EXTRACTED RECORDS
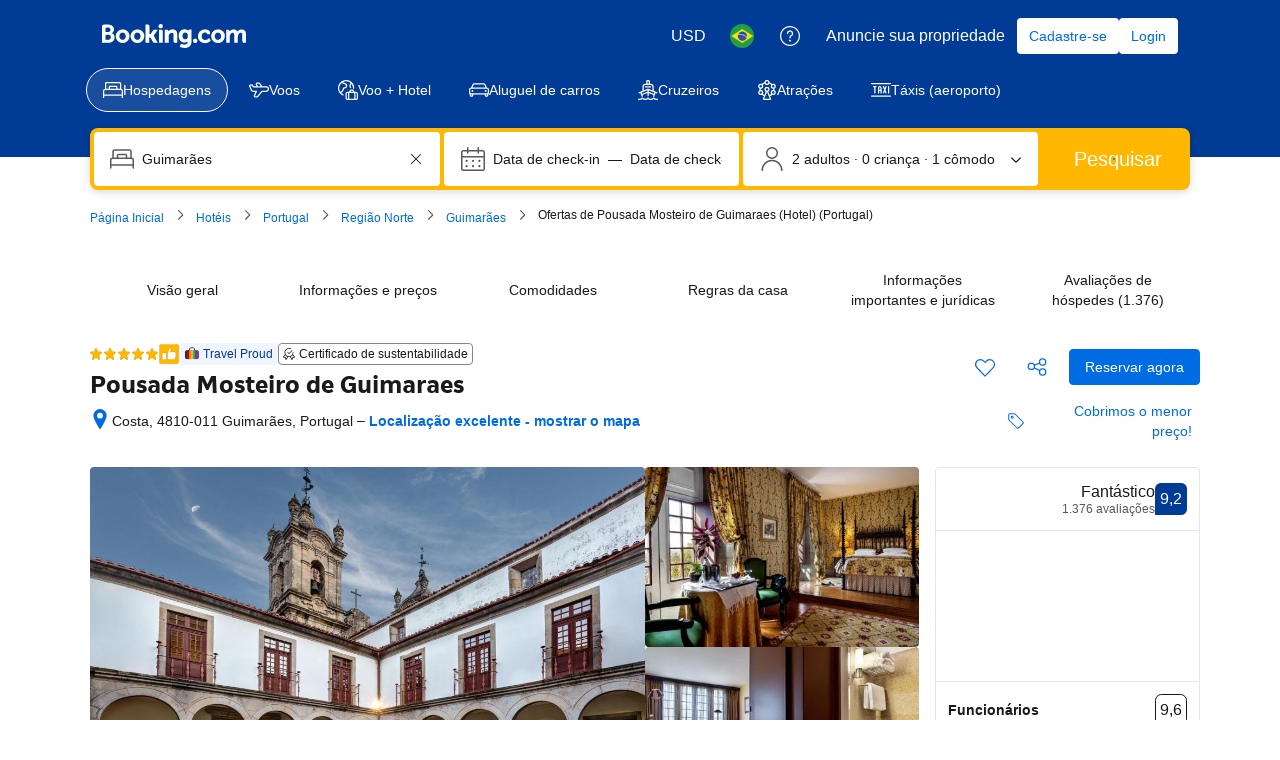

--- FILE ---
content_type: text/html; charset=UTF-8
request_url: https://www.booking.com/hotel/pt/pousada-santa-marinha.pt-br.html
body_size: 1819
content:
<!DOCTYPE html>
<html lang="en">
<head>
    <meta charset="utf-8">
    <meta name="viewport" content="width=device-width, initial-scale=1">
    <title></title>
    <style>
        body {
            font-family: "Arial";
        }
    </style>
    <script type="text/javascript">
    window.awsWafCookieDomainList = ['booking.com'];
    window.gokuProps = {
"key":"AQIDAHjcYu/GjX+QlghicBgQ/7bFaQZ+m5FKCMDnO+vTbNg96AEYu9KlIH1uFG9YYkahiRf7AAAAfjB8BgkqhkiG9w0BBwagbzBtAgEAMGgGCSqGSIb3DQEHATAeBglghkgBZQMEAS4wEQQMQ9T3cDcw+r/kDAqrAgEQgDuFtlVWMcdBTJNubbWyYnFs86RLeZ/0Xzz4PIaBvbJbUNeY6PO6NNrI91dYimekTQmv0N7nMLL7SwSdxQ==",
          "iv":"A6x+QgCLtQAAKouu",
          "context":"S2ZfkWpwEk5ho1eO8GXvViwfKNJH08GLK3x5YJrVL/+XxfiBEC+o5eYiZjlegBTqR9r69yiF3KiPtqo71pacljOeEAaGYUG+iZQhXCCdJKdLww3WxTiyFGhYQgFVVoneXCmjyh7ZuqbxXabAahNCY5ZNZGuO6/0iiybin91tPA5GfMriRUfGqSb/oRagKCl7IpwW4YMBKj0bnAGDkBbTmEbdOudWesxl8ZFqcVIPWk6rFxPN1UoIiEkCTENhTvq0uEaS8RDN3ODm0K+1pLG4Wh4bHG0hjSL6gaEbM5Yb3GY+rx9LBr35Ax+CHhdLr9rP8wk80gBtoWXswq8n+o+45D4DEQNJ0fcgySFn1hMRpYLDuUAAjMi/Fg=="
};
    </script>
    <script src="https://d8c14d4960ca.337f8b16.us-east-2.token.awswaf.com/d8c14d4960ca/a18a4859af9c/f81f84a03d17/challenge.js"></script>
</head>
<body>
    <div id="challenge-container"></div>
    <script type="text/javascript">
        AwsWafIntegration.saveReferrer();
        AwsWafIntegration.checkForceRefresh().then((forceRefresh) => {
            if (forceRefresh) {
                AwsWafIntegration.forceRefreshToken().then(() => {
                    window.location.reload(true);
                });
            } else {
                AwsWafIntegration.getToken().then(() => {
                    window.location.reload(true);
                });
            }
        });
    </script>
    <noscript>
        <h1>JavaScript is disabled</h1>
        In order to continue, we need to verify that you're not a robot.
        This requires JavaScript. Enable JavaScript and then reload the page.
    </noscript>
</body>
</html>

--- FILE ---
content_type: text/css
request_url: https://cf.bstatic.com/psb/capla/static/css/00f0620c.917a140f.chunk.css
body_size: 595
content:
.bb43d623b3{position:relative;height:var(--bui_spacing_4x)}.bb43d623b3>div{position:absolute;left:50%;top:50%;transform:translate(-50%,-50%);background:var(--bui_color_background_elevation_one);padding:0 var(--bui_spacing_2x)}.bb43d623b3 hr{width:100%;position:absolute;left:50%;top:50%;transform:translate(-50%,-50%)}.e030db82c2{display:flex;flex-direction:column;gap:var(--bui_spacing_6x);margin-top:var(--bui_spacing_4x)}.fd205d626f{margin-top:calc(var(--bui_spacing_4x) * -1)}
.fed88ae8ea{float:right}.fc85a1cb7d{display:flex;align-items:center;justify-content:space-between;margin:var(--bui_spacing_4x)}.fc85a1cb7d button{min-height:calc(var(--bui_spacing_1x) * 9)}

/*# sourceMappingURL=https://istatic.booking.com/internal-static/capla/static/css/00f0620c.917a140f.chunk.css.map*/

==

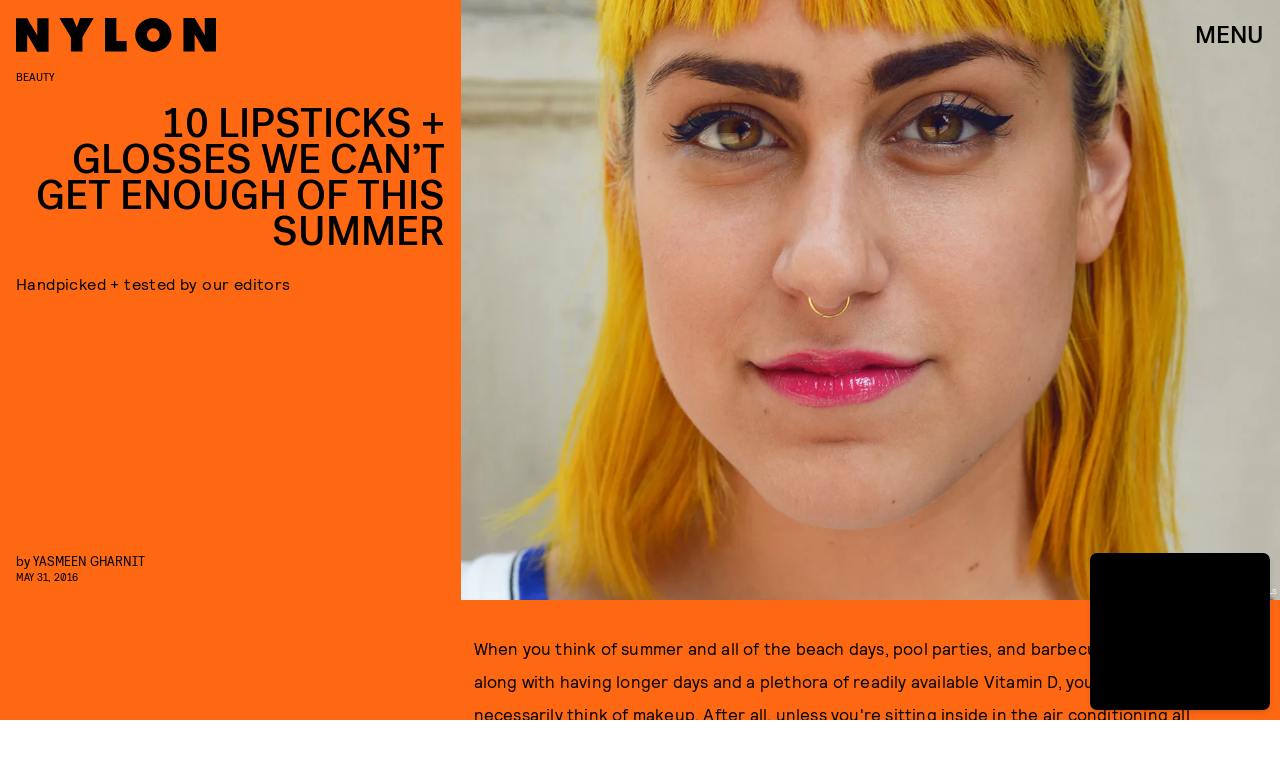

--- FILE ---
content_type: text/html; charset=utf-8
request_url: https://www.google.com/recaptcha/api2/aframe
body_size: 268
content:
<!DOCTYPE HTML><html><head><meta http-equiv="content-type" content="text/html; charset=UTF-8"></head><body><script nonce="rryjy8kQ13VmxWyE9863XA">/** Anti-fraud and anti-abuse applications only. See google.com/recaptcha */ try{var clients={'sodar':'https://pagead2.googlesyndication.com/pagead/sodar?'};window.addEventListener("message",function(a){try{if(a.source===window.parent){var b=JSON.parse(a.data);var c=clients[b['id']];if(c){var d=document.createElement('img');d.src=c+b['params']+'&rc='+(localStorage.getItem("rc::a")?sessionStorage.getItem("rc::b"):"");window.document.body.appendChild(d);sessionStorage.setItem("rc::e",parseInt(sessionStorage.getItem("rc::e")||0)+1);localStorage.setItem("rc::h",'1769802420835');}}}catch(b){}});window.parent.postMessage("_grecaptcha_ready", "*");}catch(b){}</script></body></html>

WHAT YOU ARE ASKED TO DO
The records are given above. Copy each line in them that holds "https".

RESPONSE FOR THIS EXERCISE
request_url: https://www.booking.com/hotel/pt/pousada-santa-marinha.pt-br.html
    <script src="https://d8c14d4960ca.337f8b16.us-east-2.token.awswaf.com/d8c14d4960ca/a18a4859af9c/f81f84a03d17/challenge.js"></script>
request_url: https://cf.bstatic.com/psb/capla/static/css/00f0620c.917a140f.chunk.css
/*# sourceMappingURL=https://istatic.booking.com/internal-static/capla/static/css/00f0620c.917a140f.chunk.css.map*/
request_url: https://www.google.com/recaptcha/api2/aframe
<!DOCTYPE HTML><html><head><meta http-equiv="content-type" content="text/html; charset=UTF-8"></head><body><script nonce="rryjy8kQ13VmxWyE9863XA">/** Anti-fraud and anti-abuse applications only. See google.com/recaptcha */ try{var clients={'sodar':'https://pagead2.googlesyndication.com/pagead/sodar?'};window.addEventListener("message",function(a){try{if(a.source===window.parent){var b=JSON.parse(a.data);var c=clients[b['id']];if(c){var d=document.createElement('img');d.src=c+b['params']+'&rc='+(localStorage.getItem("rc::a")?sessionStorage.getItem("rc::b"):"");window.document.body.appendChild(d);sessionStorage.setItem("rc::e",parseInt(sessionStorage.getItem("rc::e")||0)+1);localStorage.setItem("rc::h",'1769802420835');}}}catch(b){}});window.parent.postMessage("_grecaptcha_ready", "*");}catch(b){}</script></body></html>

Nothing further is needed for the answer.